The first Man of Steel teaser trailer is here. Of course, Henry Cavill's new take on the Superman character brings forth inevitable comparisons to the late, great Christopher Reeve. It was 25 years ago this week that Superman IV: The Quest for Peace hit theaters, and we're flashing back with vintage interviews with Reeve along with incredible on-set footage!
"I had not been particularly thrilled with the way Superman III worked out," said Reeve in discussing why he donned the red cape for a fourth time after swearing he was done with the role for good. "And then gradually I thought, 'Well, a lot of people really would like to see a Superman movie, and instead of complaining about it, maybe I should do something about it,' and the best thing to do about it would be to come up with a story outline for a Superman that I'd like to see and that I'd like to be a part of so I could get that enthusiasm back, get the motivation back."

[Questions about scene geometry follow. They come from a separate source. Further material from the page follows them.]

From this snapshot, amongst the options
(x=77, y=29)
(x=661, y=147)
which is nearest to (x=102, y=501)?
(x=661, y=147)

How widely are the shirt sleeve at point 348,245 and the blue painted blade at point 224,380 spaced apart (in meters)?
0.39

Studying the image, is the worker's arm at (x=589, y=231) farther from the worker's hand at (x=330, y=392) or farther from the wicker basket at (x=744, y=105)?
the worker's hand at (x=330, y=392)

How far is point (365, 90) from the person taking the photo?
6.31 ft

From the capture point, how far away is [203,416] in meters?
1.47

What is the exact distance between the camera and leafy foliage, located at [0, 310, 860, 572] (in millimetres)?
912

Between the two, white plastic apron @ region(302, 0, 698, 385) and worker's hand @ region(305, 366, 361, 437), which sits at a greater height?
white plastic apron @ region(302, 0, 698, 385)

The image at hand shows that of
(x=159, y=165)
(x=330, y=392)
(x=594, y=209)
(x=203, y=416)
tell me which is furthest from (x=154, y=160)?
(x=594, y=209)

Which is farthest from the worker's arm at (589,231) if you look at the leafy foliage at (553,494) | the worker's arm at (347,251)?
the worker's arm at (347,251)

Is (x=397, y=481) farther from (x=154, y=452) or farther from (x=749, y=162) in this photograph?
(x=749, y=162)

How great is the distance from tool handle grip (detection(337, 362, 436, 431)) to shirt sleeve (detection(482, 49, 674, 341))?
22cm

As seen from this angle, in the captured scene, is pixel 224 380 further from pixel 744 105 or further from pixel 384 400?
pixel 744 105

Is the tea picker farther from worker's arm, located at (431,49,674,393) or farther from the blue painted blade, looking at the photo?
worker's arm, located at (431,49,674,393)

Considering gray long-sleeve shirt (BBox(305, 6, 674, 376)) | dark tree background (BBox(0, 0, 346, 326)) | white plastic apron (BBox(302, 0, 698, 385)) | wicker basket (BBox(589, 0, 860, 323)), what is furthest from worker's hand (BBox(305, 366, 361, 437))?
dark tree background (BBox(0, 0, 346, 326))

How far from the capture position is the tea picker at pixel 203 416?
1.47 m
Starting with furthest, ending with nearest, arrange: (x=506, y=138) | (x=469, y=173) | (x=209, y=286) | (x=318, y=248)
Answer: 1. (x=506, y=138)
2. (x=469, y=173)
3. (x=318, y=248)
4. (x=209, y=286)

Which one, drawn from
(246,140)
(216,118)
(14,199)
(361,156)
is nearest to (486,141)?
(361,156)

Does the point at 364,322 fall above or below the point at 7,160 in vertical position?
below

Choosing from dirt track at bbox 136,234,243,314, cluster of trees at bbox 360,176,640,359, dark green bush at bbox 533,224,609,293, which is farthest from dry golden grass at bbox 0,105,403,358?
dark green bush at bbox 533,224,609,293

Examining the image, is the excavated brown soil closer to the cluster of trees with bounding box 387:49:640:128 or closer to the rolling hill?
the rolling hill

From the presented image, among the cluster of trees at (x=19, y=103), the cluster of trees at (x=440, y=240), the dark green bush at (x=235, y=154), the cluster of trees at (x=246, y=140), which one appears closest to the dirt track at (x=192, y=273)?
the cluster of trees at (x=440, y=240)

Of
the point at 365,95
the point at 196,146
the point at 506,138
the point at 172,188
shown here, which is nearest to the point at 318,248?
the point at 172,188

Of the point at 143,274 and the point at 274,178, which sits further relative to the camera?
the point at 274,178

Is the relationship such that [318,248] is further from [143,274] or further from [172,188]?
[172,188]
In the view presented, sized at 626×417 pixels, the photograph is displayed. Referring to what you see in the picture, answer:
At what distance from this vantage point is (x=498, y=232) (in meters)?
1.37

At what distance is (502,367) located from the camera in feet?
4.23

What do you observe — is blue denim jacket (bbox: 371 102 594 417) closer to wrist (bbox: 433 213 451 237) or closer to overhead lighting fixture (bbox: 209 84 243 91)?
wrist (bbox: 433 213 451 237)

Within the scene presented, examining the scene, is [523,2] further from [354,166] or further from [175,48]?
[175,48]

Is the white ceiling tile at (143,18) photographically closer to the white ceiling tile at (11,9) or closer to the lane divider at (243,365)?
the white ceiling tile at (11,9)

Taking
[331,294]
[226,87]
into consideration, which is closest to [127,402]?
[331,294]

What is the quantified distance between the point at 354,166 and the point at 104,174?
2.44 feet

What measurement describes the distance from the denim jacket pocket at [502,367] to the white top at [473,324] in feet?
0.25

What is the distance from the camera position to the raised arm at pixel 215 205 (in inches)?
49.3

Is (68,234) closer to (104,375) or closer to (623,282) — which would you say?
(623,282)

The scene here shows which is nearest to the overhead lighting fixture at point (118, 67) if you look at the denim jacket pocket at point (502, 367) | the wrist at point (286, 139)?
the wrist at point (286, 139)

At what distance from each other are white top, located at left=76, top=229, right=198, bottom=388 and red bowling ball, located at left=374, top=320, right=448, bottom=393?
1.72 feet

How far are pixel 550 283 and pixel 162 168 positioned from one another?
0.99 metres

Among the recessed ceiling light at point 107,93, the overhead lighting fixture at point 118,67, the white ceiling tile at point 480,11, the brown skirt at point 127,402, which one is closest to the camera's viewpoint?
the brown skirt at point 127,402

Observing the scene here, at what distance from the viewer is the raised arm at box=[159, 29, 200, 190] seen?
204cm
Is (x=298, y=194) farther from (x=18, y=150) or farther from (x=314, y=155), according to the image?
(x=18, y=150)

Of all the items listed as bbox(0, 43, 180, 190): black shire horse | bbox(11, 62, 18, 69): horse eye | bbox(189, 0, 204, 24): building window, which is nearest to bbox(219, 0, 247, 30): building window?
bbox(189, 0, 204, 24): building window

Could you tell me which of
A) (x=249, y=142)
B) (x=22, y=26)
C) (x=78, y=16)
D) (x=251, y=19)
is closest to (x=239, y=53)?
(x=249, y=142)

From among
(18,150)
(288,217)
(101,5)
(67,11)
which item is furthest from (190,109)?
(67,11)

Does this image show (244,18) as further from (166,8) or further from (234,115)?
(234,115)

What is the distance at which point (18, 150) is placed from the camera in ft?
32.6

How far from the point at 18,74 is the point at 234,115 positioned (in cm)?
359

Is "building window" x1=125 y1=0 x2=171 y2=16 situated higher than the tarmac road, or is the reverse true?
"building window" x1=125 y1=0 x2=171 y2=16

Plagued by budget cuts, an uneven tone and a questionable bad guy named Nuclear Man, Superman IV: The Quest for Peace was arguably the worst of the four Superman movies starring the square-jawed actor, who also shared story credit. Released in theaters July 24, 1987, the film finds Superman once again facing off against Lex Luthor (Gene Hackman) as the Son of Krypton works to rid the world's super powers of nuclear arms. But Luthor, along with his young nephew Lenny (played by a post-Pretty in Pink Jon Cryer), hatches a plot to destroy the Man of Steel using a strand of his own hair combined with the power of the sun to create a super villain.
Directed by Sidney J. Furie (The Entity, Iron Eagle), it's plainly evident in our ET set footage (in which Superman takes on Nuclear Man, played by Mark Pillow, in a battle on the moon's surface) that Reeve was in charge and had a singular vision about how the film should be shot. It's a bit surreal to see the heroic, late star not only in full Superman regalia, but calling the shots while wearing the character's signature blue tights.
The film represented an effort by Reeve to guide the series back on a more serious course after the critical misfire of Superman III, which featured comic relief by Richard Pryor. As for what Reeve thought about tampering with the spirit of Superman, he declared, "In terms of the basic heart of the character and the way he is, I don't think you should mess with him. I think that it's a proven success, and what we have to really do is just make him a hero to believe in rather than a hero to make fun of."
In the days leading up to the release of Superman IV: The Quest for Peace, Reeve said he had loads of fun making the movie and was very optimistic about his pet project, telling ET, "I think if we get it right, this'll be the best of the Superman movies, and that's not just a pep talk. I think it really will be."